> Required work: All lines after the one containing "common name: white-lipped peccary" are needed, along with that line itself. Please repeat them exactly through the end of the entries.

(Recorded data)
================================
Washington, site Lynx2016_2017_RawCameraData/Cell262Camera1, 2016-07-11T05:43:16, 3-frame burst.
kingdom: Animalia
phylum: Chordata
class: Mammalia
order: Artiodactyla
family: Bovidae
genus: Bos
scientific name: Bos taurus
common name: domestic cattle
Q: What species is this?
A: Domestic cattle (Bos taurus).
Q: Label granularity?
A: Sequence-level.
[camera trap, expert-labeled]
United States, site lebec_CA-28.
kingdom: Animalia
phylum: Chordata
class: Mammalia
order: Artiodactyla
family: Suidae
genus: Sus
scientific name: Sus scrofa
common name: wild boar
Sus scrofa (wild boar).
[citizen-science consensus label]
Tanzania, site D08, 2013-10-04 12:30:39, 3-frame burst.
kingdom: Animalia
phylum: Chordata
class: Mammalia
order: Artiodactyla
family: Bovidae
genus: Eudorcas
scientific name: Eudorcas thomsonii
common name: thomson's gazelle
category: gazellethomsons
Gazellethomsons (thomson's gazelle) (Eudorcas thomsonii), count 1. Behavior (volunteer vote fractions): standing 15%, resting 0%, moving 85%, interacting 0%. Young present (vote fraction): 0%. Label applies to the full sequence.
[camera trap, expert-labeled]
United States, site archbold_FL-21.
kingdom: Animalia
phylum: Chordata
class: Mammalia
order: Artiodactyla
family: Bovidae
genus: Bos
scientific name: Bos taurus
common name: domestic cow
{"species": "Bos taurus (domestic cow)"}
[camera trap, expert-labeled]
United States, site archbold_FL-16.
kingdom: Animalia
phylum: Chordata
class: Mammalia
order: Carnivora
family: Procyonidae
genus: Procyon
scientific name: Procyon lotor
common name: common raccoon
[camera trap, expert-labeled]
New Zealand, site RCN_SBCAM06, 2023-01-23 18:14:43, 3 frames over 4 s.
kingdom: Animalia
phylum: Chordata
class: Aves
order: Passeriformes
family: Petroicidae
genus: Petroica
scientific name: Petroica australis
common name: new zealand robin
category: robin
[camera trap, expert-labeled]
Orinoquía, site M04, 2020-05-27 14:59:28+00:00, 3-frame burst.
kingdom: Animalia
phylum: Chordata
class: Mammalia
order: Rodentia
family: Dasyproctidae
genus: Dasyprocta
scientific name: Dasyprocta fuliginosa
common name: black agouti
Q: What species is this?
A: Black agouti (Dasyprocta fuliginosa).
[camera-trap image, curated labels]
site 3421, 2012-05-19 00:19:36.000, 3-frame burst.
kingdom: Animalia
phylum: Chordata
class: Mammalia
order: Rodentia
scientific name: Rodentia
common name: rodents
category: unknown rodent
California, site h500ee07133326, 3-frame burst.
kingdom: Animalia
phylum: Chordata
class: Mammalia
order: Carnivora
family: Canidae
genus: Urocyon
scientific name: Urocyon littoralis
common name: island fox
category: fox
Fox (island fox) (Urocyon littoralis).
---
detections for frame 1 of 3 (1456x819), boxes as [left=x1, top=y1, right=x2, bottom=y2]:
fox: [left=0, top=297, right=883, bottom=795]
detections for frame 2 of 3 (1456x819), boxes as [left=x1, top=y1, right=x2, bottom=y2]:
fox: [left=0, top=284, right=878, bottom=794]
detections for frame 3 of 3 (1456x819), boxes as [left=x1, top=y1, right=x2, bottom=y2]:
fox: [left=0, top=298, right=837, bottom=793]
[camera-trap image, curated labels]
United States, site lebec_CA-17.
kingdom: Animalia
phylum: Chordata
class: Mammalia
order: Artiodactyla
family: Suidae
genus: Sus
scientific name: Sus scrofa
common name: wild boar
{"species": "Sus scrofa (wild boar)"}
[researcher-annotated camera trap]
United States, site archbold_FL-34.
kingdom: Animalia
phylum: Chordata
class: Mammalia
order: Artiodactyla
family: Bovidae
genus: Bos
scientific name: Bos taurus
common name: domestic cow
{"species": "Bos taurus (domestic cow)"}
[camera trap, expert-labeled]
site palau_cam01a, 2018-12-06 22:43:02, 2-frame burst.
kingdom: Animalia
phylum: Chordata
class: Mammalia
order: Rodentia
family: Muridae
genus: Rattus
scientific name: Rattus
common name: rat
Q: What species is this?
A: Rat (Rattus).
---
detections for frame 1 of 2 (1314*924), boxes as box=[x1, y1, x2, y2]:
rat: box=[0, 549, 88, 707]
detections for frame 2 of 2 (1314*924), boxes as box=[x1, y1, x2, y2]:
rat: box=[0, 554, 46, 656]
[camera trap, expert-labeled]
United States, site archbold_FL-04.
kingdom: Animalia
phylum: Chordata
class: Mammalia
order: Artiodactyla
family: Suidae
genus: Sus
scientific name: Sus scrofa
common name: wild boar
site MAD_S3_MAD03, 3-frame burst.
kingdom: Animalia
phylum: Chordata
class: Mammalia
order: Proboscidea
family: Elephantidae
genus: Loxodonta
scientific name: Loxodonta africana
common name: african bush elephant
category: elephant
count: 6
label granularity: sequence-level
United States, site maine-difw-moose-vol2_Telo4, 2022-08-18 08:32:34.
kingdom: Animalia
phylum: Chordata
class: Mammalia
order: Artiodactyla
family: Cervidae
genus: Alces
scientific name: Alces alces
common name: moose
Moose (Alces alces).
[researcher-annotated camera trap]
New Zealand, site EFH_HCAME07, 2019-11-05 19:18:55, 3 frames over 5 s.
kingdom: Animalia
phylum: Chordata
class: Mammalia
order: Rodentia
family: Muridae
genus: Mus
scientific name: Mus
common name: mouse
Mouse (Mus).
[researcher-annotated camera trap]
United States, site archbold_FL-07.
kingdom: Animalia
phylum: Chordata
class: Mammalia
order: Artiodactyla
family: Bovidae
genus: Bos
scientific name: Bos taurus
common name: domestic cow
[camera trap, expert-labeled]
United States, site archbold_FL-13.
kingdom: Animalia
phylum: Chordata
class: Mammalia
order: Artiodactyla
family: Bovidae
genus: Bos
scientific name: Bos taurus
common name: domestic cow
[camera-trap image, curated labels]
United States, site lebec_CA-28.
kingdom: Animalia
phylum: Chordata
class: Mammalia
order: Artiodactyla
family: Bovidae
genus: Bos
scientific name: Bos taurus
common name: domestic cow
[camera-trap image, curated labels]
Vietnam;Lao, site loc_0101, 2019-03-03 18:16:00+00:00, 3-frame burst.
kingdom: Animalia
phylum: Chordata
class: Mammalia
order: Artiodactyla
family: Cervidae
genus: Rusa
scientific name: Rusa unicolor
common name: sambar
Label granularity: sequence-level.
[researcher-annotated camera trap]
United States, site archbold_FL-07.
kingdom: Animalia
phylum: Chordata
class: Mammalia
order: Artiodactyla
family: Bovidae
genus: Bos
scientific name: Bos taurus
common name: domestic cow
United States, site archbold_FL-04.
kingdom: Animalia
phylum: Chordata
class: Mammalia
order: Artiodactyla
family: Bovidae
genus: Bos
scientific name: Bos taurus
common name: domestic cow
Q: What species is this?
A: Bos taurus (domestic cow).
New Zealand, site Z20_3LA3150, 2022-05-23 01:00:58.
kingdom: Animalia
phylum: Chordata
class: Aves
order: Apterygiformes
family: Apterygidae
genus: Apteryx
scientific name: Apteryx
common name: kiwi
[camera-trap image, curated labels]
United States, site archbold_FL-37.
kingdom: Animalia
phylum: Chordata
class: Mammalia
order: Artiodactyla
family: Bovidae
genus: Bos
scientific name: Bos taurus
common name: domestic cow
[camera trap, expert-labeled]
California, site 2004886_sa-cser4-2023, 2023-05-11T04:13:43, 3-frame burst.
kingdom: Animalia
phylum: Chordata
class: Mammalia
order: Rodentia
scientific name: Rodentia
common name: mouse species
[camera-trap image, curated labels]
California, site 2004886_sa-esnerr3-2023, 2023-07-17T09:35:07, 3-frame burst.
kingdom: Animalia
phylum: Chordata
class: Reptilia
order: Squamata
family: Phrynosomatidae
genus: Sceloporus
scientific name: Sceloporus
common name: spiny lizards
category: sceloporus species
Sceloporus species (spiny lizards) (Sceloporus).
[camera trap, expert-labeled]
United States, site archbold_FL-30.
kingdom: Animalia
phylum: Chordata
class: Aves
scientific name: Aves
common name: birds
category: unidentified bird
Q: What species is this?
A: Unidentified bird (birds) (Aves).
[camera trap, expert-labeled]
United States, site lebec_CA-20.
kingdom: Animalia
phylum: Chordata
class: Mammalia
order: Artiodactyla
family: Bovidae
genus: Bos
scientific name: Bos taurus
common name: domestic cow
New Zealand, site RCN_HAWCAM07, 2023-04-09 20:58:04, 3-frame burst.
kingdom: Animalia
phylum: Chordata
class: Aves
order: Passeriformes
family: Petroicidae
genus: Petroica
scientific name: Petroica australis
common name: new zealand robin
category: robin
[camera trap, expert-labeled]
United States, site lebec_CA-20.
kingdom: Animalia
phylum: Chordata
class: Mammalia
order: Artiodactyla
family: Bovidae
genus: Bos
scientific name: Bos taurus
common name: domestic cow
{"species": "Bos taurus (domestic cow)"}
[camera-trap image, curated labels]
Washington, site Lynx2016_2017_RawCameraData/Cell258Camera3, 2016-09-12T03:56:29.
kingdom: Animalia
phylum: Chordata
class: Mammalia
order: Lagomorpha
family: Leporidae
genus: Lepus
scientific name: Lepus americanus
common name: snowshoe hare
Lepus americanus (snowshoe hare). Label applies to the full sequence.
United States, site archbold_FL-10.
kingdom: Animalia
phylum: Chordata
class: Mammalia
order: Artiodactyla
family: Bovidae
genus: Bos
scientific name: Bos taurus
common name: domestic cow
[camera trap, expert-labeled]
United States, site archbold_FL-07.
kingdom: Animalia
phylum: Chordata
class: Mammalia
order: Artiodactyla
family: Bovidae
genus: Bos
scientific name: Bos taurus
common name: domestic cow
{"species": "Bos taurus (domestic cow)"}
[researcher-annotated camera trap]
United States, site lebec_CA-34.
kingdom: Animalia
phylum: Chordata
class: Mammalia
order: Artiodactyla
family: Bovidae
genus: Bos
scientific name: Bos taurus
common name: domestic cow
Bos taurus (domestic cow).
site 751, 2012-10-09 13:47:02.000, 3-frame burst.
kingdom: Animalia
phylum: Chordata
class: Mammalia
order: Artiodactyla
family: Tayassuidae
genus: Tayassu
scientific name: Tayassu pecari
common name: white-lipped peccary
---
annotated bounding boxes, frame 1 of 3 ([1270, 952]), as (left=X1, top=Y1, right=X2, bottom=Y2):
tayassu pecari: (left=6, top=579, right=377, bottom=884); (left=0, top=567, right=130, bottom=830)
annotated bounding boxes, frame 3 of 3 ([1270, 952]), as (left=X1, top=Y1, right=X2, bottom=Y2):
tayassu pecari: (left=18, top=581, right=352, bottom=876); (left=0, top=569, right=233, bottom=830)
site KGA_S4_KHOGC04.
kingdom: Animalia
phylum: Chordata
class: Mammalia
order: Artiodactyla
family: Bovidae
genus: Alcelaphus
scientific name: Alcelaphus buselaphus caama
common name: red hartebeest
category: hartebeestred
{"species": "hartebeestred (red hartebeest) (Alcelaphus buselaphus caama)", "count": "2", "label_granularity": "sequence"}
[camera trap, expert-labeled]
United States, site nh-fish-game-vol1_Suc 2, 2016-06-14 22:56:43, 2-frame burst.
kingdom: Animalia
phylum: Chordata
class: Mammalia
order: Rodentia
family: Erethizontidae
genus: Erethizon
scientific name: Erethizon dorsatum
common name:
================================
> Exercise solution:
common name: white-lipped peccary
---
annotated bounding boxes, frame 1 of 3 ([1270, 952]), as (left=X1, top=Y1, right=X2, bottom=Y2):
tayassu pecari: (left=6, top=579, right=377, bottom=884); (left=0, top=567, right=130, bottom=830)
annotated bounding boxes, frame 3 of 3 ([1270, 952]), as (left=X1, top=Y1, right=X2, bottom=Y2):
tayassu pecari: (left=18, top=581, right=352, bottom=876); (left=0, top=569, right=233, bottom=830)
site KGA_S4_KHOGC04.
kingdom: Animalia
phylum: Chordata
class: Mammalia
order: Artiodactyla
family: Bovidae
genus: Alcelaphus
scientific name: Alcelaphus buselaphus caama
common name: red hartebeest
category: hartebeestred
{"species": "hartebeestred (red hartebeest) (Alcelaphus buselaphus caama)", "count": "2", "label_granularity": "sequence"}
[camera trap, expert-labeled]
United States, site nh-fish-game-vol1_Suc 2, 2016-06-14 22:56:43, 2-frame burst.
kingdom: Animalia
phylum: Chordata
class: Mammalia
order: Rodentia
family: Erethizontidae
genus: Erethizon
scientific name: Erethizon dorsatum
common name:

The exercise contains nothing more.